Padahal oposisi bukanlah musuh pemerintah. Keberadaan oposisi yang sehat justru dapat menjadi cermin dan mekanisme pengawasan terhadap kekuasaan.
Karena itu, stabilitas politik tidak semestinya dibayar dengan hilangnya ruang kritik.
Ujian Sesungguhnya Ada pada Eksekusi
Prabowo tidak kekurangan gagasan. Justru tantangannya adalah terlalu banyak agenda besar yang harus dikerjakan dalam waktu bersamaan.
Pangan, energi, MBG, hilirisasi, industrialisasi, pertahanan, koperasi, pembangunan desa, pendidikan dan kesehatan merupakan pekerjaan besar yang membutuhkan kapasitas birokrasi yang kuat.
Di sinilah kualitas kabinet menjadi sangat penting.
Menteri tidak seharusnya hanya menjadi pelaksana perintah presiden. Menteri harus mampu menjadi penyaring, penerjemah sekaligus penguji gagasan.
Kabinet yang sehat bukan kabinet yang selalu mengatakan “siap”, melainkan kabinet yang berani menyampaikan apabila sebuah kebijakan terlalu mahal, berisiko, perlu ditunda atau harus ditempuh dengan cara berbeda.
Ukuran kabinet pada akhirnya bukan jumlah tokoh terkenal ataupun besarnya koalisi politik, melainkan output: berapa masalah yang selesai, berapa kebijakan yang benar-benar bekerja, seberapa efektif anggaran digunakan dan apakah kehidupan rakyat menjadi lebih baik.
Lima Pekerjaan Rumah Prabowo
Menjelang dua tahun pemerintahan, terdapat sedikitnya lima hal yang perlu menjadi perhatian.
Pertama, Prabowo tidak boleh terlalu bergantung pada kekuatan personal. Presiden yang kuat memang diperlukan, tetapi Indonesia lebih membutuhkan institusi yang kuat dan mampu bertahan melampaui masa jabatan seorang presiden.
Kedua, meritokrasi harus diperkuat. Loyalitas politik tidak boleh mengalahkan kemampuan profesional.
Ketiga, disiplin fiskal harus dijaga. Program populis boleh memiliki dukungan masyarakat, tetapi setiap rupiah anggaran tetap harus menghasilkan manfaat sosial yang jelas.
Keempat, komunikasi publik perlu diperbaiki. Pemerintah harus lebih terbuka terhadap kritik karena kritik merupakan bagian dari mekanisme koreksi.
Kelima, negara kuat tidak boleh disamakan dengan pemerintahan yang antikritik.
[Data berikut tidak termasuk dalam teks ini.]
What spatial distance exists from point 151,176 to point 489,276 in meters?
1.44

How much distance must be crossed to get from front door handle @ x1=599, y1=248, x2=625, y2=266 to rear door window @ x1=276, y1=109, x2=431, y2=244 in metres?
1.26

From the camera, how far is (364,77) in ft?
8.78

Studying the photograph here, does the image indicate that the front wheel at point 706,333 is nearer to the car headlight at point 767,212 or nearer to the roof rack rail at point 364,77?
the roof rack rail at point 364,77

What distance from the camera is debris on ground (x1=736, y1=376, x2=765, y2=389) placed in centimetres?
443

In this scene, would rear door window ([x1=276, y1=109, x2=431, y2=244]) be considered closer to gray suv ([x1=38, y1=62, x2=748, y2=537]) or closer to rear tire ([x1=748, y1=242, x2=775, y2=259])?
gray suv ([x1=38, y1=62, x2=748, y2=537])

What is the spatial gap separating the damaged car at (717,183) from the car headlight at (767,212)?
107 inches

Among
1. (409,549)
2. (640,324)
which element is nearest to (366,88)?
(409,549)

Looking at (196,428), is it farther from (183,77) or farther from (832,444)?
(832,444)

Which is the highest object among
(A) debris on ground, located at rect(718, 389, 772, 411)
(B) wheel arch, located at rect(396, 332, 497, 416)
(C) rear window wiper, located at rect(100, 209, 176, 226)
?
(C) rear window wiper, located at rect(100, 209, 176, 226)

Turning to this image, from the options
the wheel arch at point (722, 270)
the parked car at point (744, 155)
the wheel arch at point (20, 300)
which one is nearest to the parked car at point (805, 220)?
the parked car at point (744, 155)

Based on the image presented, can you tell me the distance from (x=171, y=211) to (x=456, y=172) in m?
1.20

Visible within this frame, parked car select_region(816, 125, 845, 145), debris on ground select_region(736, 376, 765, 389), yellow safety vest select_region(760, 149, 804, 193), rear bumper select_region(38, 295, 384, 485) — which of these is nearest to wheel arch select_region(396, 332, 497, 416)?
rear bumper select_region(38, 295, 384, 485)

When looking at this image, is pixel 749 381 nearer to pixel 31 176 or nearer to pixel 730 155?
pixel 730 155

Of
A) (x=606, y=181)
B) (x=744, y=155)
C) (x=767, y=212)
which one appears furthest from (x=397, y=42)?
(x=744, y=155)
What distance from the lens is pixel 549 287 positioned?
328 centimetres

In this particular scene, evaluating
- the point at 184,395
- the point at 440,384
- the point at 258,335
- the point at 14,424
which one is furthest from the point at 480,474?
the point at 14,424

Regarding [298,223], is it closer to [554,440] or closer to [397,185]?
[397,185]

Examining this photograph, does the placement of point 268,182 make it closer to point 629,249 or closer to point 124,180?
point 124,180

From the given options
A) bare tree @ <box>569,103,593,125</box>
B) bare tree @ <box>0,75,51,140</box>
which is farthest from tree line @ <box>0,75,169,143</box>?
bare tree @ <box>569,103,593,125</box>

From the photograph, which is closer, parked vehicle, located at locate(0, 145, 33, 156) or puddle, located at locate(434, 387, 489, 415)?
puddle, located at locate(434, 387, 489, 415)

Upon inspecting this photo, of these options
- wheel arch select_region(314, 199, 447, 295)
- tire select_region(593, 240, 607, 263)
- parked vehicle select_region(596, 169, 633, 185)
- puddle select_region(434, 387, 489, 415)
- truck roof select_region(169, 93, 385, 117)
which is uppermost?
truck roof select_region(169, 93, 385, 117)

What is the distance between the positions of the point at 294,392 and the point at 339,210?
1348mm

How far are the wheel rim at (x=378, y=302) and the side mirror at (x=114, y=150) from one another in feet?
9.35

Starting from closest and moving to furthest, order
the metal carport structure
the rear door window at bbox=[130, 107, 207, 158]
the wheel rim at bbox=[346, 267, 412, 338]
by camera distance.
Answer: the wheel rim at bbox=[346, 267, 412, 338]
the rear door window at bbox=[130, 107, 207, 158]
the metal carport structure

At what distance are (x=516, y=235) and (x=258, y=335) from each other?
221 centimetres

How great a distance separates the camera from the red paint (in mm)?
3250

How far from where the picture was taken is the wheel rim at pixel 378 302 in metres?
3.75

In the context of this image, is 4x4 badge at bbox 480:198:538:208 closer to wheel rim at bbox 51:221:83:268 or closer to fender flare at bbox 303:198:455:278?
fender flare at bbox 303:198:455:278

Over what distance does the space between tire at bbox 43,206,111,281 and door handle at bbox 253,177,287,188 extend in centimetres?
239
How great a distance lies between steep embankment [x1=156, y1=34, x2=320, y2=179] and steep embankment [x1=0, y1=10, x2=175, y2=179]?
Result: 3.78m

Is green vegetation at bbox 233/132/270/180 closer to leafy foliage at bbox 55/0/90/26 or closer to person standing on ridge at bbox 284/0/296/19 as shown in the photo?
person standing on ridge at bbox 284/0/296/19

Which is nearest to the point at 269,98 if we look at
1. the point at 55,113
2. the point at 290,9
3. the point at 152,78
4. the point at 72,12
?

Justru pemerintah yang percaya diri semestinya tidak takut terhadap kritik.
Rakyat Akan Menilai dari Perubahan Nyata
Dua tahun pemerintahan Prabowo memang menunjukkan sejumlah agenda yang patut diperhatikan, terutama ketahanan pangan, program gizi dan orientasi menuju kemandirian ekonomi.
Namun, terlalu dini menyebut seluruh agenda tersebut telah berhasil.
Sebagian besar program masih berada pada tahap membangun arah dan fondasi. Pada akhirnya, rakyat tidak hanya akan melihat pidato, jumlah program maupun besarnya proyek yang dijalankan pemerintah.
Masyarakat akan bertanya lebih sederhana: apakah anak dari keluarga miskin memperoleh gizi lebih baik? Apakah petani semakin sejahtera? Apakah lapangan kerja bertambah? Apakah pendidikan semakin bermutu? Apakah hukum semakin dipercaya? Apakah korupsi semakin sulit dilakukan? Dan apakah birokrasi menjadi lebih profesional?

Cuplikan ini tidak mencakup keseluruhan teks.